S&T has recently opened three purpose-built facilities: two in Auckland (an area that presents around one-third of domestic steel demand) at Savill Drive and Highbrook, and one in Palmerston North. Their completion marks a key milestone in S&T’s extensive $30-million One Company reinvigoration programme, putting it at the forefront of New Zealand’s steel distribution and processing sector, says the company.
In August and September the S&T announced the acquisition of MSL, distributors of Fortress Fasteners, and large bore polyethylene pipe companies, Aquaduct and Bosch.
Board Chairman Sir John Anderson said the acquisitions will take S&T into new and exciting territory as well as helping to off-set volatility in the commercial steel market, and a moderating New Zealand economy.
During his speech to investors, Taylor warned that increasing low-priced steel exports and imported prefabricated steel was putting New Zealand’s steel industry under pressure, adding: “Finished steel prices are now at their lowest level for almost 13 years.
“Chinese exports have increased by 38 percent in the year ending September 2015 and will likely exceed 100 million tonnes this year.

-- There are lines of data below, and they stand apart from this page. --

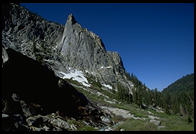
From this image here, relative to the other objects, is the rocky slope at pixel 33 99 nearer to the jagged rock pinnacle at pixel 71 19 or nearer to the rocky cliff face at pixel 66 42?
the rocky cliff face at pixel 66 42

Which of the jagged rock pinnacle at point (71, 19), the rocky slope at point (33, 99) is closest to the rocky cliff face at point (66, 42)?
the jagged rock pinnacle at point (71, 19)

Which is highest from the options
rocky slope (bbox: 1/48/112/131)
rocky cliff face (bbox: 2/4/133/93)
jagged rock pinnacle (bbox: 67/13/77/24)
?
jagged rock pinnacle (bbox: 67/13/77/24)

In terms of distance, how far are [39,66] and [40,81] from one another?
89.5 inches

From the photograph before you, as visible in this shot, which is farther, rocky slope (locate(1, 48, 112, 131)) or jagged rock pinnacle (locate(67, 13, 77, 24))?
jagged rock pinnacle (locate(67, 13, 77, 24))

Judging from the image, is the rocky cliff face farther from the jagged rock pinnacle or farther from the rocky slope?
the rocky slope

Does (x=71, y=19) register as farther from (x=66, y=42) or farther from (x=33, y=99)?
(x=33, y=99)

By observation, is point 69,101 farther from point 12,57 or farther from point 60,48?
point 60,48

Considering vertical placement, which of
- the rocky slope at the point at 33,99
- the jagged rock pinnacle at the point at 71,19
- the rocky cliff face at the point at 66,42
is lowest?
the rocky slope at the point at 33,99

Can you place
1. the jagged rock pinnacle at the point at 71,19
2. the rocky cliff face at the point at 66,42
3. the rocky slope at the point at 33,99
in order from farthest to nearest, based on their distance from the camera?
the jagged rock pinnacle at the point at 71,19
the rocky cliff face at the point at 66,42
the rocky slope at the point at 33,99

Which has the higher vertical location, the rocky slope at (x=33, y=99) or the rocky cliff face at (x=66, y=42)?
the rocky cliff face at (x=66, y=42)

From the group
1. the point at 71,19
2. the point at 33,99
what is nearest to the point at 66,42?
the point at 71,19

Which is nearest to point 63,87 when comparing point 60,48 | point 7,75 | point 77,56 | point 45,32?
point 7,75

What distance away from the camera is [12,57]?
19797mm

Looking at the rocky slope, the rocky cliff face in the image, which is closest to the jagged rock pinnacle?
the rocky cliff face
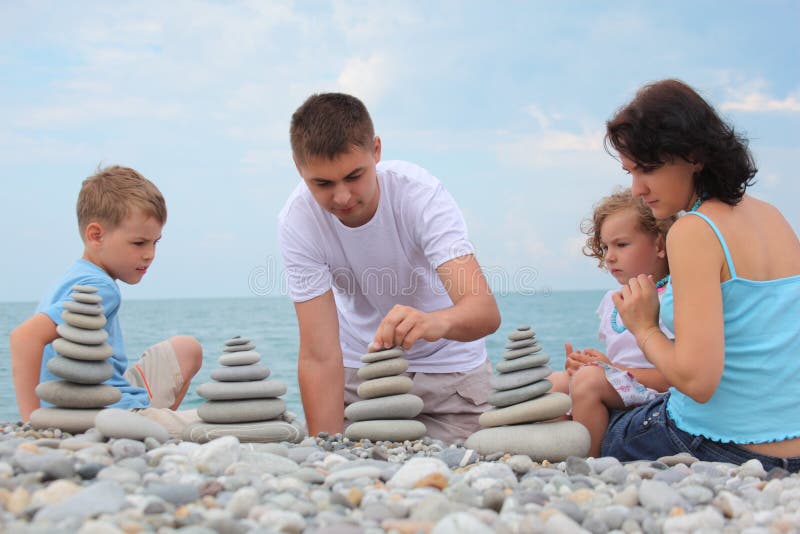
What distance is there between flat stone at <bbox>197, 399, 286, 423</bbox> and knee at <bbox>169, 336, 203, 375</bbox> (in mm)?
1516

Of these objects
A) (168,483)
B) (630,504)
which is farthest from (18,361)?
(630,504)

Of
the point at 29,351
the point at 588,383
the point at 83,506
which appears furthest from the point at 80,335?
the point at 588,383

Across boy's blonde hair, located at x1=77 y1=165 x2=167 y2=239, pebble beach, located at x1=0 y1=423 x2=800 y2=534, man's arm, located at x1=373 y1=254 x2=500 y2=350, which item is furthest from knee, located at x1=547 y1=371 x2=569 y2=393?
boy's blonde hair, located at x1=77 y1=165 x2=167 y2=239

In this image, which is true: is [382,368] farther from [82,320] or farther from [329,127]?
[82,320]

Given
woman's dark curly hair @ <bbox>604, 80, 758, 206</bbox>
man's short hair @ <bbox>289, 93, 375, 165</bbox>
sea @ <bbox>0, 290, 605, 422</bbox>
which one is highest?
man's short hair @ <bbox>289, 93, 375, 165</bbox>

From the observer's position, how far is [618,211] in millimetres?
5258

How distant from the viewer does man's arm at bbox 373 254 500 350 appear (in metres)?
4.03

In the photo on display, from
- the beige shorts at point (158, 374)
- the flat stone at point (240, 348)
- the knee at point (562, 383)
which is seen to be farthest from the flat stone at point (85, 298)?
the knee at point (562, 383)

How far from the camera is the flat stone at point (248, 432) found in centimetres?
399

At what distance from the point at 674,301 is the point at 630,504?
3.49ft

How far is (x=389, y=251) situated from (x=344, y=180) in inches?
31.1

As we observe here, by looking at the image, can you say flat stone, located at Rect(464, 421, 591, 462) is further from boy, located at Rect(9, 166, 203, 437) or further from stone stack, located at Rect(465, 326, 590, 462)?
boy, located at Rect(9, 166, 203, 437)

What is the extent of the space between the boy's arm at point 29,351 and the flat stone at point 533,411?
2.66m

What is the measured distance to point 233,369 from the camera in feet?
13.6
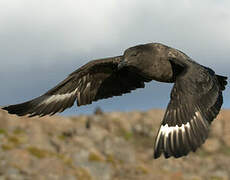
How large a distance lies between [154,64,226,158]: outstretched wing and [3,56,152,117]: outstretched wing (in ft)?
7.21

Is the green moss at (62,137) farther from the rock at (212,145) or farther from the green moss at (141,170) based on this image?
the rock at (212,145)

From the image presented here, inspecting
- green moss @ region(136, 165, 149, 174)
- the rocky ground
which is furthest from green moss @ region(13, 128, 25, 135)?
green moss @ region(136, 165, 149, 174)

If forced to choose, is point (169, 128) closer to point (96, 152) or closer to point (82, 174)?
point (82, 174)

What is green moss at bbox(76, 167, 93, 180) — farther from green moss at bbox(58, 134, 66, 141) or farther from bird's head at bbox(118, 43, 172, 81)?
bird's head at bbox(118, 43, 172, 81)

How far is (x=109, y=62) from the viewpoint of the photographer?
40.3ft

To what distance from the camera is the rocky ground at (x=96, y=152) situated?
2227 centimetres

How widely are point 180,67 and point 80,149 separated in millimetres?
14481

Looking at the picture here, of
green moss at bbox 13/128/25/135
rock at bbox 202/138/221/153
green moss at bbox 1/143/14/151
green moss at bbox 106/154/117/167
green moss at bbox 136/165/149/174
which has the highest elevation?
green moss at bbox 1/143/14/151

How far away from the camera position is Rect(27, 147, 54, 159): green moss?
2314cm

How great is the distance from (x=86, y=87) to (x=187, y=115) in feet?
10.1

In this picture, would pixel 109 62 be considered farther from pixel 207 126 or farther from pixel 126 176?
pixel 126 176

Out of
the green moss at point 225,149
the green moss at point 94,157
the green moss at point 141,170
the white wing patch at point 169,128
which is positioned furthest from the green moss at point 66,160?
the green moss at point 225,149

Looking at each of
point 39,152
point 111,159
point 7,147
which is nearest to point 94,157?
point 111,159

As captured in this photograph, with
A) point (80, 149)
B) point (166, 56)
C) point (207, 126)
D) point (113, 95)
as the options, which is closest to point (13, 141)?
point (80, 149)
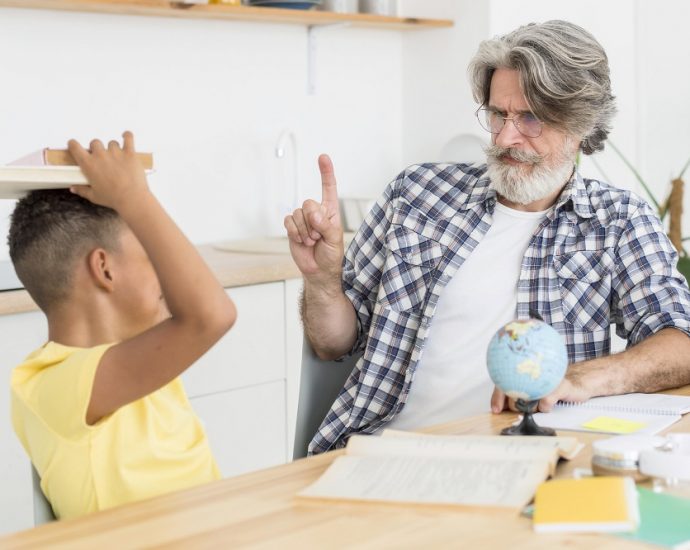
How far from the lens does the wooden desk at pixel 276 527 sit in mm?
1220

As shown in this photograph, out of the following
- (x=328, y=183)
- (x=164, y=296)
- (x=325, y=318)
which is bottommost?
(x=325, y=318)

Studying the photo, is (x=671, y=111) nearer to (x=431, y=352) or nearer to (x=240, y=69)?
(x=240, y=69)

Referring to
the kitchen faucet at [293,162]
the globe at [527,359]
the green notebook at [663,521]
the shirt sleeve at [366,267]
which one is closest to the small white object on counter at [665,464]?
the green notebook at [663,521]

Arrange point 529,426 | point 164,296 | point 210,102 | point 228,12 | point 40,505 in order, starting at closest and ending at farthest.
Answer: point 164,296
point 40,505
point 529,426
point 228,12
point 210,102

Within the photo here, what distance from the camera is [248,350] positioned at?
3.14 m

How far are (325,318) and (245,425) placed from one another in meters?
1.05

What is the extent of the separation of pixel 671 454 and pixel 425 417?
0.81 m

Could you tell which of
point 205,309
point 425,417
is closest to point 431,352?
point 425,417

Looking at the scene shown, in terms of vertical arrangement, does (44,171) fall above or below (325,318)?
above

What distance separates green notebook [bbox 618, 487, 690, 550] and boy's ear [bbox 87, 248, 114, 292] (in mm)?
752

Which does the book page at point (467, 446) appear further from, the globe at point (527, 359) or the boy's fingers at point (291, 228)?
the boy's fingers at point (291, 228)

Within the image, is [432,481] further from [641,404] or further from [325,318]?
[325,318]

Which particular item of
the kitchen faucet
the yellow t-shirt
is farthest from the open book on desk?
the kitchen faucet

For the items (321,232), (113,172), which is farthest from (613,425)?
(113,172)
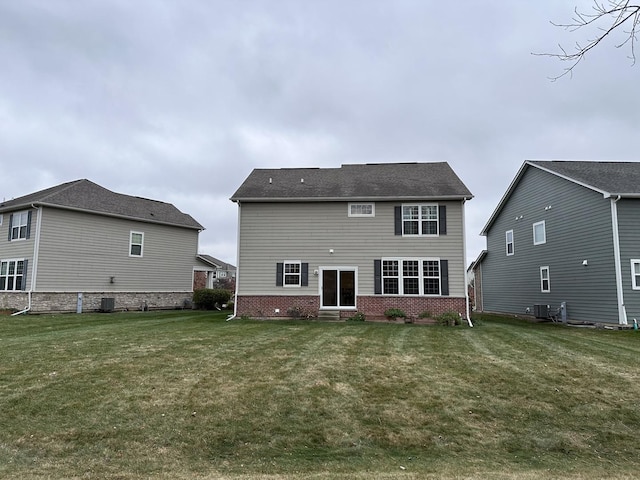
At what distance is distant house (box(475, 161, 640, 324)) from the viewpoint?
14695 millimetres

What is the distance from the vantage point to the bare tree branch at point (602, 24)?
384 cm

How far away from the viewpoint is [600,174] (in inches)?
669

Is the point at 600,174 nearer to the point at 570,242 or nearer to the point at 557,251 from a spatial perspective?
the point at 570,242

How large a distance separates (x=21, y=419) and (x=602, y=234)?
18047 millimetres

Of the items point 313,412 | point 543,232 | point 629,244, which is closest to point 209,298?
point 543,232

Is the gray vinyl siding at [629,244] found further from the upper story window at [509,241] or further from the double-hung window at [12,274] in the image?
the double-hung window at [12,274]

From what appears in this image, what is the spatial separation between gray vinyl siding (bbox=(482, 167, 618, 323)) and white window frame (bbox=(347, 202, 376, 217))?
8.63 m

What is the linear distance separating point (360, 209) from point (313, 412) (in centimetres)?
1204

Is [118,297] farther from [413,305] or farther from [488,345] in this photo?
[488,345]

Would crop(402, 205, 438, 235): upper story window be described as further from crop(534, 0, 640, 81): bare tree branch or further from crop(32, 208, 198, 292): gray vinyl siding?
crop(32, 208, 198, 292): gray vinyl siding

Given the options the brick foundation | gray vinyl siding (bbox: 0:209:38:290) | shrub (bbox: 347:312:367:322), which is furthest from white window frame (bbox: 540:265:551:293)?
gray vinyl siding (bbox: 0:209:38:290)

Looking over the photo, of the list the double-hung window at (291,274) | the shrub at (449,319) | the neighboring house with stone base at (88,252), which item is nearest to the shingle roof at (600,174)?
→ the shrub at (449,319)

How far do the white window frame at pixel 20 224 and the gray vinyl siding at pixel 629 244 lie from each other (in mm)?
25688

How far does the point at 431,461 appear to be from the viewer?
432 cm
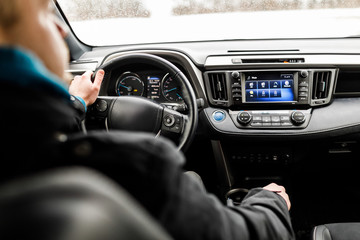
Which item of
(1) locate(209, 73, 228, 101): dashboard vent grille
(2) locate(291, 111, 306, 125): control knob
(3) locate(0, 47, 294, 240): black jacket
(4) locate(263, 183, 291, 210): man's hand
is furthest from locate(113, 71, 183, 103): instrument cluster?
(3) locate(0, 47, 294, 240): black jacket

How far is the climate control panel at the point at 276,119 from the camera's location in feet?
6.13

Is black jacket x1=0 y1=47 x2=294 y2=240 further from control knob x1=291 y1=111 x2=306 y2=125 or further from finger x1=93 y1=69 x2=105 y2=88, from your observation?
control knob x1=291 y1=111 x2=306 y2=125

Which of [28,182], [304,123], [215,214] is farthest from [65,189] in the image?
[304,123]

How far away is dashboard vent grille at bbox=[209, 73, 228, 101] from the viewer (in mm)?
1934

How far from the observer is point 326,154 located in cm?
207

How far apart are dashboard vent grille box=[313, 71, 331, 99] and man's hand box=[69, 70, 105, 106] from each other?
1213mm

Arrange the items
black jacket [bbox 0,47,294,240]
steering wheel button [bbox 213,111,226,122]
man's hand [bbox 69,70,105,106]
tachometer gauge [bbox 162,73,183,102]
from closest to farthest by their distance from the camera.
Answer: black jacket [bbox 0,47,294,240], man's hand [bbox 69,70,105,106], tachometer gauge [bbox 162,73,183,102], steering wheel button [bbox 213,111,226,122]

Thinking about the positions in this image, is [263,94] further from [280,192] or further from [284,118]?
[280,192]

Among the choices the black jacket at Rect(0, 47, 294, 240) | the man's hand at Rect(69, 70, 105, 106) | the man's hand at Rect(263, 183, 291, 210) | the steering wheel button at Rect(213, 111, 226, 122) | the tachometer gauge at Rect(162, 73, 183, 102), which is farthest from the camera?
the steering wheel button at Rect(213, 111, 226, 122)

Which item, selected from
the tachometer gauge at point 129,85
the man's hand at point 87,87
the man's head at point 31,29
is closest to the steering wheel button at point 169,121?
the man's hand at point 87,87

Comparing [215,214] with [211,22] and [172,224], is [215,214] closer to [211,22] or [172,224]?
[172,224]

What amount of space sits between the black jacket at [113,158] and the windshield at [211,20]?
5.87 feet

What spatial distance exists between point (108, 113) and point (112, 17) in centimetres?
101

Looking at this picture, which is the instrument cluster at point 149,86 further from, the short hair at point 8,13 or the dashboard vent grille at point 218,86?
the short hair at point 8,13
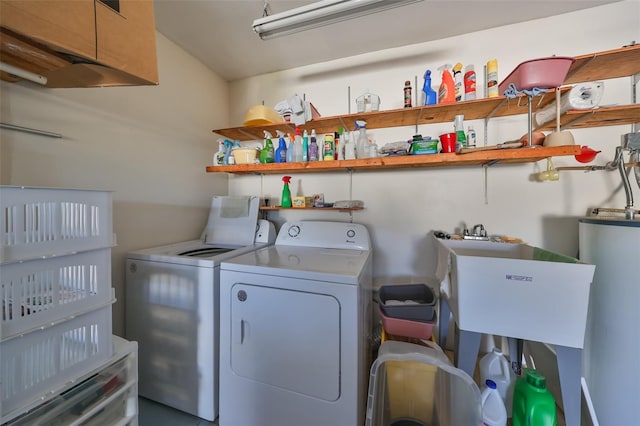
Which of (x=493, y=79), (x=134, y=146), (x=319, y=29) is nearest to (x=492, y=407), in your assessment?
(x=493, y=79)

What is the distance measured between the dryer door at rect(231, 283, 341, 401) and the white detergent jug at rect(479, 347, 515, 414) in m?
0.97

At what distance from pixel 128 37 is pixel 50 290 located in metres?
1.08

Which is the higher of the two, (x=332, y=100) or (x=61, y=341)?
(x=332, y=100)

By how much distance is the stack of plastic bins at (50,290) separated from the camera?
0.71 meters

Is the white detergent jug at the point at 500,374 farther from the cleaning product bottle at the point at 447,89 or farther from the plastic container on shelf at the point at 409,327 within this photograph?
the cleaning product bottle at the point at 447,89

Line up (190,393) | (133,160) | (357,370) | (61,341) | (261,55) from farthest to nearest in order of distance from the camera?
(261,55) → (133,160) → (190,393) → (357,370) → (61,341)

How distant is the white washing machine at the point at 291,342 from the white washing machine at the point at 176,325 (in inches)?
3.4

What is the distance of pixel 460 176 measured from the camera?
1.86 meters

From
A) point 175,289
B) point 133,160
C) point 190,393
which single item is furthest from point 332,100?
point 190,393

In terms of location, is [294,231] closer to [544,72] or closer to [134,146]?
[134,146]

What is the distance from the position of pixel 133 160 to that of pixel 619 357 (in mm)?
3132

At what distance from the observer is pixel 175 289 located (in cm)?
141

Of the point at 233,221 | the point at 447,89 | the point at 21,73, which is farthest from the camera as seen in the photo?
the point at 233,221

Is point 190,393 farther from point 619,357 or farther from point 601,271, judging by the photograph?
point 601,271
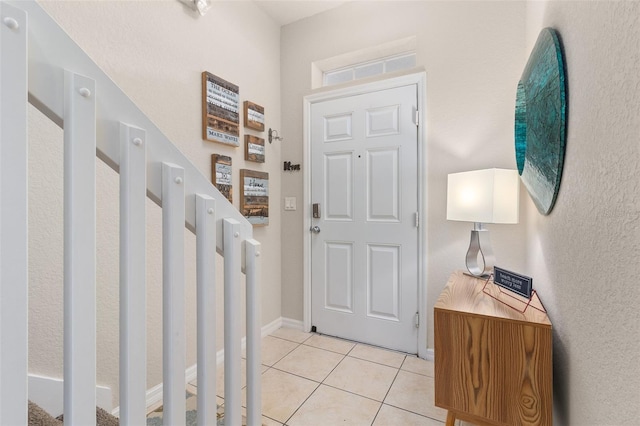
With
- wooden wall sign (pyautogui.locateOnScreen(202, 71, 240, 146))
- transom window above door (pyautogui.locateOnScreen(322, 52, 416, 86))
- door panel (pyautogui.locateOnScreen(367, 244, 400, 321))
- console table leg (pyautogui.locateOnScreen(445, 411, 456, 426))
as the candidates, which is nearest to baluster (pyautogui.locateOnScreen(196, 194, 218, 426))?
console table leg (pyautogui.locateOnScreen(445, 411, 456, 426))

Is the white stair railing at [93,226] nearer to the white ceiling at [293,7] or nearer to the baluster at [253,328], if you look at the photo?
the baluster at [253,328]

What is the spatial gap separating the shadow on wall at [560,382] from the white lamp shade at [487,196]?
63cm

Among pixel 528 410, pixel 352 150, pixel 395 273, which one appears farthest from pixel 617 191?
pixel 352 150

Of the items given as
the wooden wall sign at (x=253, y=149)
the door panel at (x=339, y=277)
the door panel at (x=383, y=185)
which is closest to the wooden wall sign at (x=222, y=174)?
the wooden wall sign at (x=253, y=149)

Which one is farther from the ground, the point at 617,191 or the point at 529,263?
the point at 617,191

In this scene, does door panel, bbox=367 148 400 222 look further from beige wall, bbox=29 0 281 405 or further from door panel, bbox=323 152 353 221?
beige wall, bbox=29 0 281 405

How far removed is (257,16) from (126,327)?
2583 mm

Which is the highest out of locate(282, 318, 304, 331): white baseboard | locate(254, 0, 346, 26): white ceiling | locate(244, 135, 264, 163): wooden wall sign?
locate(254, 0, 346, 26): white ceiling

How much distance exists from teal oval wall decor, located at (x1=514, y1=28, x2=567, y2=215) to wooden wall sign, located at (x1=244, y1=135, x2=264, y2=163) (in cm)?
175

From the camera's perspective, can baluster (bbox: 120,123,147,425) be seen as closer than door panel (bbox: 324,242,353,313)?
Yes

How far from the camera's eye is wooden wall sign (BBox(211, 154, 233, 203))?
200 centimetres

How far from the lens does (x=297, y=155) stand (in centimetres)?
260

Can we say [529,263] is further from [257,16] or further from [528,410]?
[257,16]

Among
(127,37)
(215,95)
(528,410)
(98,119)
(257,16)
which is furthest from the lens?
(257,16)
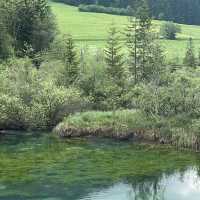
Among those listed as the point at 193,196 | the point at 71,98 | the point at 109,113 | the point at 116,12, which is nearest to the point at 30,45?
the point at 71,98

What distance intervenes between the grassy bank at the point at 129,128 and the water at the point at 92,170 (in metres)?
1.42

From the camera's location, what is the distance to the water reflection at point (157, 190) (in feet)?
162

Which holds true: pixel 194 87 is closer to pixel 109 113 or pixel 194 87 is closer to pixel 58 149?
pixel 109 113

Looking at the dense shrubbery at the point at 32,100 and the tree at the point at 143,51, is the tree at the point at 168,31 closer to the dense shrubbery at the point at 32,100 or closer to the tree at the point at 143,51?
the tree at the point at 143,51

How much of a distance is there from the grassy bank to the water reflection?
8.54 m

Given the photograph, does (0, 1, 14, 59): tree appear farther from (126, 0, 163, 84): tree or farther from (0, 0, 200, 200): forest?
(126, 0, 163, 84): tree

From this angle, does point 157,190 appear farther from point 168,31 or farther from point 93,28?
point 168,31

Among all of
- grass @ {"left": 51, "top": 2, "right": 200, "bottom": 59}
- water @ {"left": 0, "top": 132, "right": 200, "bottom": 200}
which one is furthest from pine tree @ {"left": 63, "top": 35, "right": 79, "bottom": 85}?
grass @ {"left": 51, "top": 2, "right": 200, "bottom": 59}

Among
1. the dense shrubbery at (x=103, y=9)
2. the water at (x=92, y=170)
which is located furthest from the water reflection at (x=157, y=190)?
the dense shrubbery at (x=103, y=9)

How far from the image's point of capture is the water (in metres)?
50.0

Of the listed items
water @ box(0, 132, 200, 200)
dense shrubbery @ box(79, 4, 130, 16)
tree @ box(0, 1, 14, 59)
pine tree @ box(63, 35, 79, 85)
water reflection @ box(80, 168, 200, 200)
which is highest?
dense shrubbery @ box(79, 4, 130, 16)

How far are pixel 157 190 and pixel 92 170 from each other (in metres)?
7.88

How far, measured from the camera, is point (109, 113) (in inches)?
2776

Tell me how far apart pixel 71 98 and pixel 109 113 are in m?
6.51
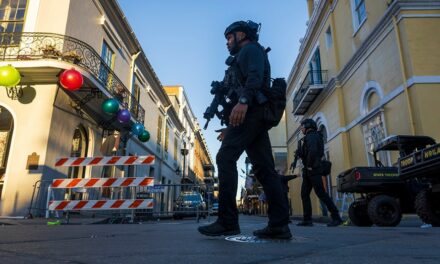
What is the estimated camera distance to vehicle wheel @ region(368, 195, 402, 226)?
6391 mm

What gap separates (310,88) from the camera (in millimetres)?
17875

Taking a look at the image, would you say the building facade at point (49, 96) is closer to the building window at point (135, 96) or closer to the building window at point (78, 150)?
the building window at point (78, 150)

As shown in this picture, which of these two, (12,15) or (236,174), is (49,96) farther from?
(236,174)

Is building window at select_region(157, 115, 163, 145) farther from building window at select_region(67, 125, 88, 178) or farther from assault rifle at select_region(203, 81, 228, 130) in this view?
assault rifle at select_region(203, 81, 228, 130)

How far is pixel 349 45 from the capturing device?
579 inches

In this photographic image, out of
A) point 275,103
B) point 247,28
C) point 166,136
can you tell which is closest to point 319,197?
point 275,103

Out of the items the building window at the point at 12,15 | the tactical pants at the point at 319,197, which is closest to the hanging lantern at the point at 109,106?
the building window at the point at 12,15

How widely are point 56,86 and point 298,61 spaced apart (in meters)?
16.9

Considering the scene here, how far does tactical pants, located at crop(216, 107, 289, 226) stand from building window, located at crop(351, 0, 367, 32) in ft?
39.4

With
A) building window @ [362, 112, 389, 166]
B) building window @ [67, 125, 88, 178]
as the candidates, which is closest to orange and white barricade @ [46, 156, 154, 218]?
building window @ [67, 125, 88, 178]

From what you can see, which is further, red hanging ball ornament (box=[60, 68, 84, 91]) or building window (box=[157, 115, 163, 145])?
building window (box=[157, 115, 163, 145])

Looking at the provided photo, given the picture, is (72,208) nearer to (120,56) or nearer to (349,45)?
(120,56)

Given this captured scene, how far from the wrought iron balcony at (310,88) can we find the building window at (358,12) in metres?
4.24

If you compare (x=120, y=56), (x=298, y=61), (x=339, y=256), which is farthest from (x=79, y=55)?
(x=298, y=61)
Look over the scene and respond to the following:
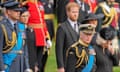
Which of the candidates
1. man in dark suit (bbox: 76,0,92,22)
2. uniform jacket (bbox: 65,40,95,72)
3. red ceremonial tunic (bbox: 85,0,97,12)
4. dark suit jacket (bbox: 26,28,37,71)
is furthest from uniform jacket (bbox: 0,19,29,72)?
red ceremonial tunic (bbox: 85,0,97,12)

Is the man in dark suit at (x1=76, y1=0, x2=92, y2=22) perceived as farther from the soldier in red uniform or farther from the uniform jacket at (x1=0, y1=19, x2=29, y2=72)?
the uniform jacket at (x1=0, y1=19, x2=29, y2=72)

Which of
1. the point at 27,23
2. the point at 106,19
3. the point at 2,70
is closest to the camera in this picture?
the point at 2,70

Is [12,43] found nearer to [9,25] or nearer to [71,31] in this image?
[9,25]

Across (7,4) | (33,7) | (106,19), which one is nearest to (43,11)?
(33,7)

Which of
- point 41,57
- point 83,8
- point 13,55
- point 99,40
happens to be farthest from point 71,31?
point 83,8

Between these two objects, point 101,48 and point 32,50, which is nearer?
point 101,48

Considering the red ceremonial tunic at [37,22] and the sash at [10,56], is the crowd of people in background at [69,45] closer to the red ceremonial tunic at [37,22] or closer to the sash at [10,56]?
the sash at [10,56]

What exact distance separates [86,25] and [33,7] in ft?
10.2

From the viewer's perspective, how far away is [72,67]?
12.8m

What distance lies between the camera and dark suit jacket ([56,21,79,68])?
13664 millimetres

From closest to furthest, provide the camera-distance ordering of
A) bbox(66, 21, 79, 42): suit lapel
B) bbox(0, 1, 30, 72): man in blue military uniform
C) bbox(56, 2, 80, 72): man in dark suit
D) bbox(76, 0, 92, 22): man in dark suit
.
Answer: bbox(0, 1, 30, 72): man in blue military uniform → bbox(56, 2, 80, 72): man in dark suit → bbox(66, 21, 79, 42): suit lapel → bbox(76, 0, 92, 22): man in dark suit

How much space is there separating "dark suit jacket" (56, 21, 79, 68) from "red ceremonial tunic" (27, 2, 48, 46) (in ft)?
7.33

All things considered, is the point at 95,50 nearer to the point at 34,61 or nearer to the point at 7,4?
the point at 7,4

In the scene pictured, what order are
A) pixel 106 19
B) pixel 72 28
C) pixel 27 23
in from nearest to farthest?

Putting this into perspective, New Zealand’s demand across all steel products is less than one million tonnes a year.”
Taylor pointed out that many jurisdictions have introduced anti-dumping legislation to help protect their steel industries, increasing the focus on those countries where such actions are not being pursued, such as New Zealand. He cited the recent number of steel mill closures in the UK and the activities of BlueScope in Australasia as examples of the impact that low-priced exports is having on global steel manufacturing.
“What’s not appreciated is that these lower steel prices have a significant impact on distribution margins, too. With the decrease in steel prices over the past three years, New Zealand’s entire steel distribution profitability is estimated to have reduced by $45 million compared to three years ago.” The issue, he said, had accelerated in the past 12 months, impacting the second half of the 2015 fiscal year.
Looking towards this full-year’s results, the profit impact will be off-set by the acquisitions. Notwithstanding this, continuing global steel dynamics mean the first half results are likely to be lower than December 2014.